Set exercise:
Throughout all of the material below, replace the phrase "damaged or defective" with "broken or faulty" and reproduce the lines with nothing else changed, leaving out the pictures.

** begin **

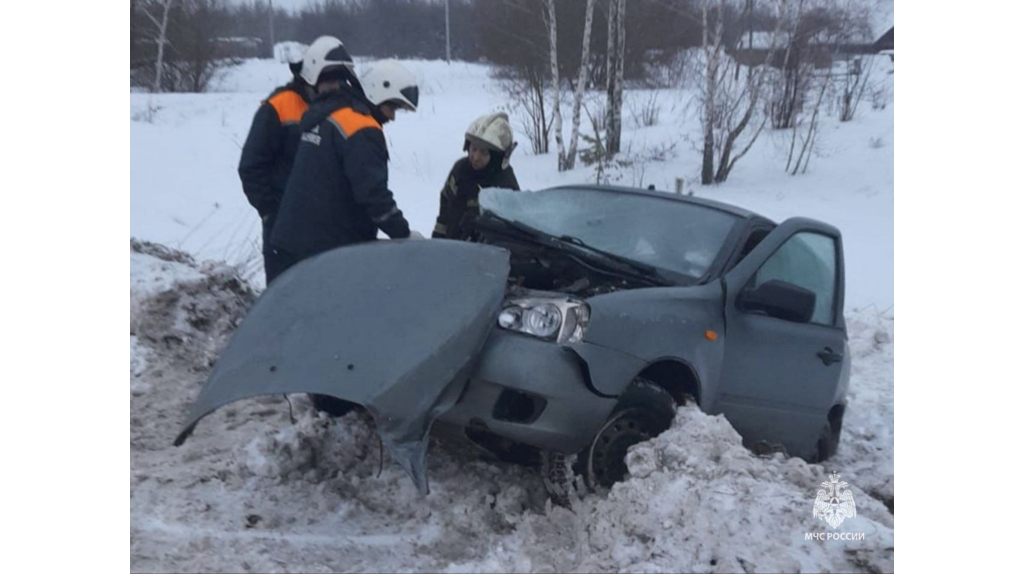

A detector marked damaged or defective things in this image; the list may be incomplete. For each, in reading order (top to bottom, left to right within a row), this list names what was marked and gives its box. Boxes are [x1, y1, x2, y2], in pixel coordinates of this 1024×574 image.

crumpled car hood [178, 239, 512, 495]
damaged silver car [174, 184, 847, 497]
shattered windshield [479, 187, 737, 278]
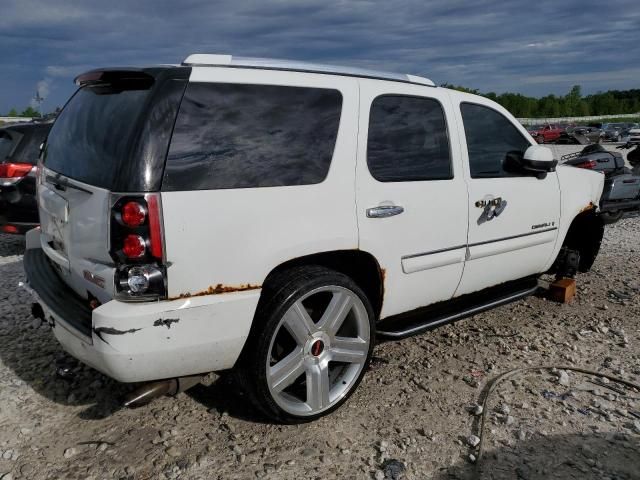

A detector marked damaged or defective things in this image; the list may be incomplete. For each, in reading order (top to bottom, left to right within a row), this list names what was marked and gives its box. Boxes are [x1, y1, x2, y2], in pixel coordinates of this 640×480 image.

damaged bumper [21, 244, 260, 382]
rusty body panel [170, 282, 262, 300]
wrecked vehicle [22, 55, 604, 420]
wrecked vehicle [564, 142, 636, 222]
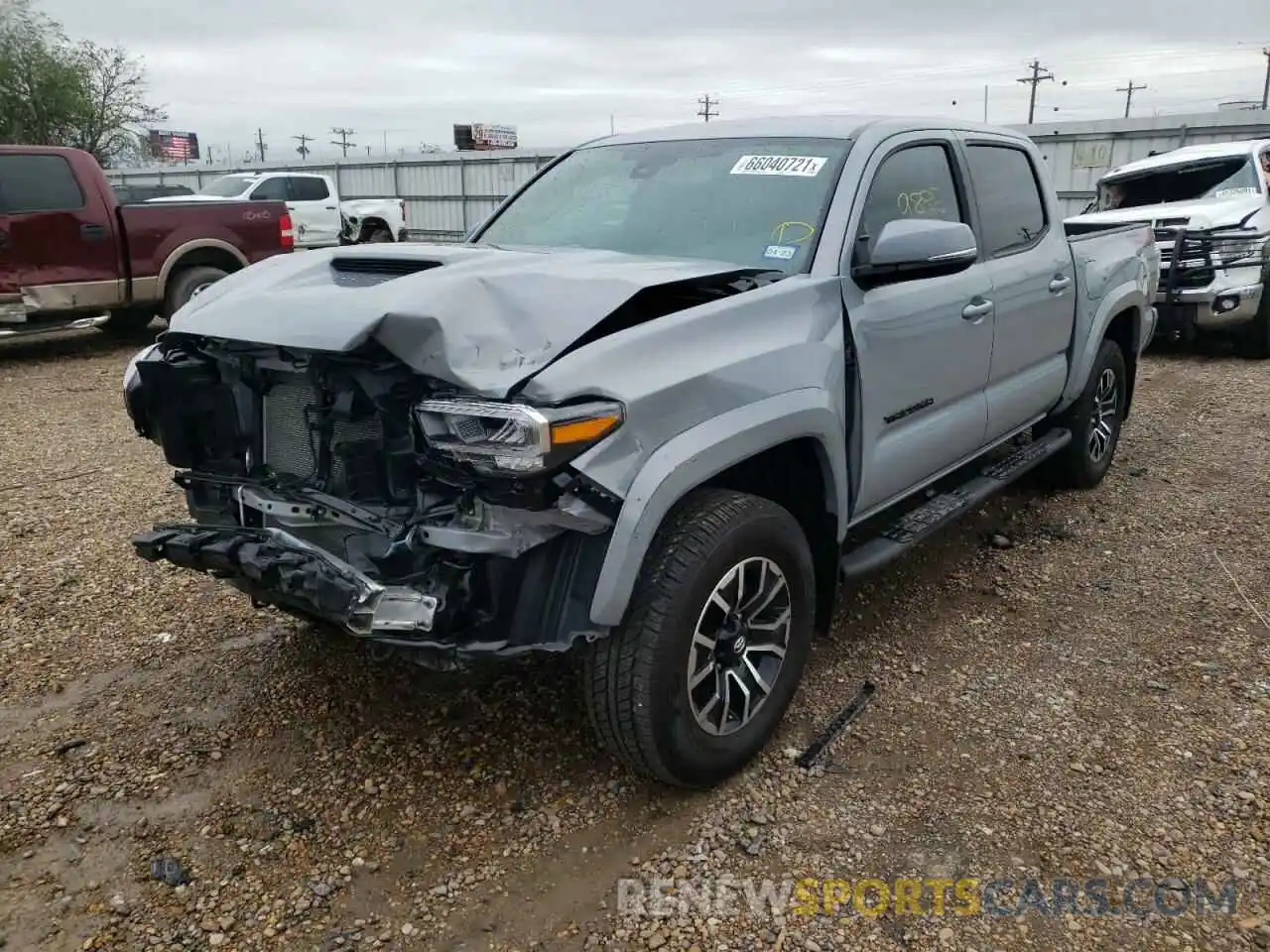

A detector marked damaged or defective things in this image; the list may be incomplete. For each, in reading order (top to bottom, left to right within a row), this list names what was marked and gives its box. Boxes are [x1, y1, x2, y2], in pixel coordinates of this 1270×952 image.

destroyed front end [124, 339, 619, 666]
crumpled hood [169, 246, 754, 399]
damaged silver truck [121, 117, 1159, 789]
crumpled hood [1064, 194, 1262, 230]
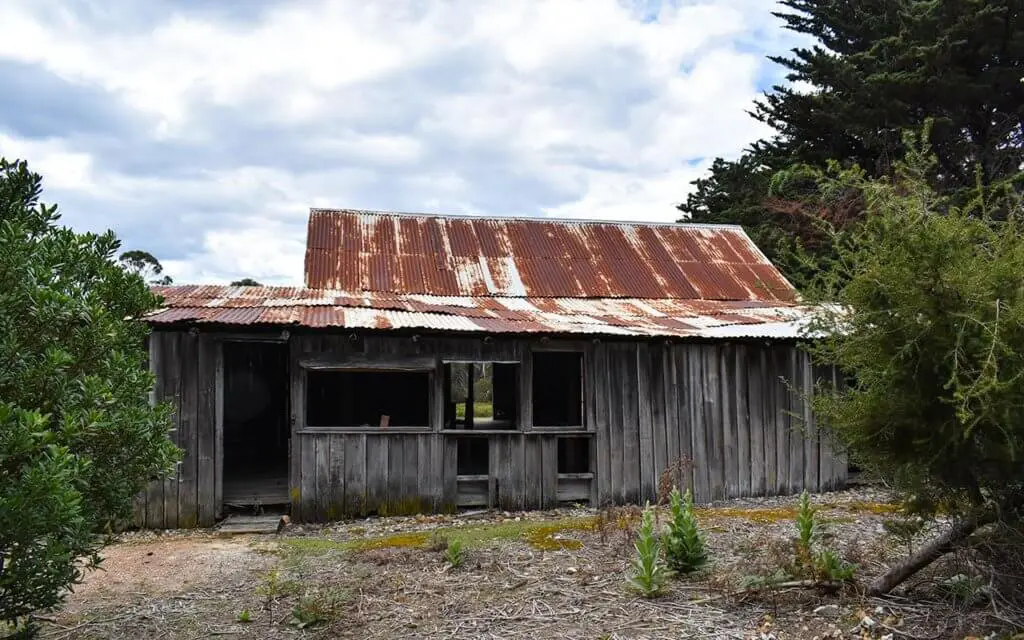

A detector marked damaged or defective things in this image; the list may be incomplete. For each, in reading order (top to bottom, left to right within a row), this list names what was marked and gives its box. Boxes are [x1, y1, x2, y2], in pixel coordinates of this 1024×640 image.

rusted corrugated iron roof [300, 209, 796, 302]
rusted corrugated iron roof [146, 286, 816, 340]
broken window [306, 368, 430, 428]
broken window [442, 360, 516, 430]
broken window [528, 352, 584, 428]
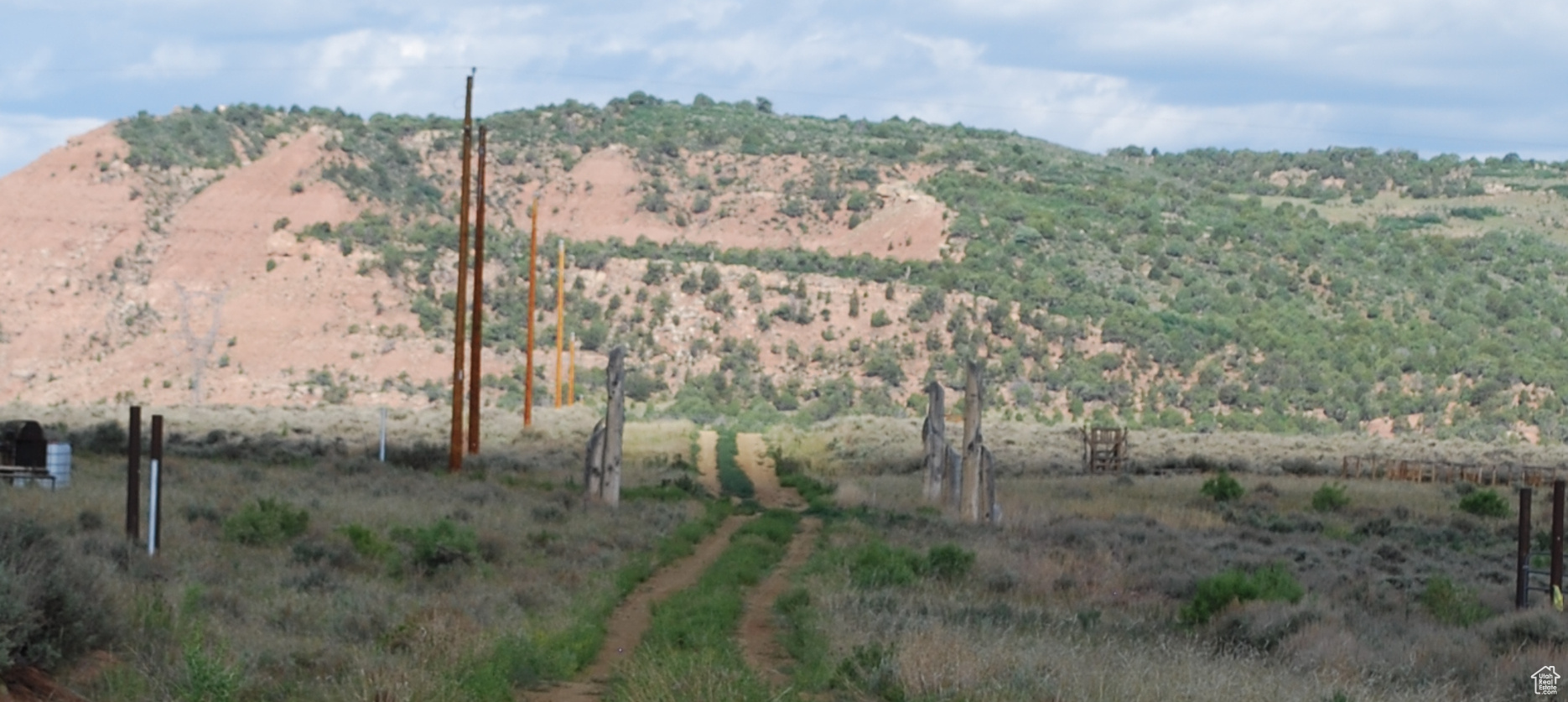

** end **

The result:
A detector marked broken or faulty things in this image; the list may be incomplete. For each, in reading order (top to bottom, left to right within a row), this list names what was marked and gives its box. Boxes are [x1, y1, x2, y2], in pixel coordinates of this 1024×574 image.

crumpled car hood [178, 239, 512, 495]
damaged silver car [174, 184, 847, 497]
shattered windshield [479, 187, 737, 278]

A detector marked broken or faulty things in this image; the list may be incomplete. For each, in reading order (top to bottom, left to right within a row), this list names what was marked and gives its box. Boxes are [x1, y1, x2, y2], in pixel coordinates of this 640×480 image.

damaged bumper [21, 244, 260, 382]
rusty body panel [170, 282, 262, 300]
wrecked vehicle [22, 55, 604, 420]
wrecked vehicle [564, 142, 636, 222]

A detector marked broken or faulty things in this image; the list may be incomplete. For each, in reading order (top to bottom, left to right within a row), this list names what was marked and gives its box. Boxes are [x1, y1, x2, y2], in pixel coordinates of this 1270×952 image.

destroyed front end [124, 339, 619, 666]
crumpled hood [169, 246, 754, 399]
damaged silver truck [121, 117, 1159, 789]
crumpled hood [1064, 194, 1262, 230]

A detector marked broken or faulty things in this image; the list may be incomplete. For each, in reading order (top to bottom, left to right within a row), this list names what was marked and gives its box. Boxes are [x1, y1, x2, y2], in pixel coordinates of this 1024×640 image.

rusted corrugated iron roof [300, 209, 796, 302]
rusted corrugated iron roof [146, 286, 816, 340]
broken window [306, 368, 430, 428]
broken window [442, 360, 516, 430]
broken window [528, 352, 584, 428]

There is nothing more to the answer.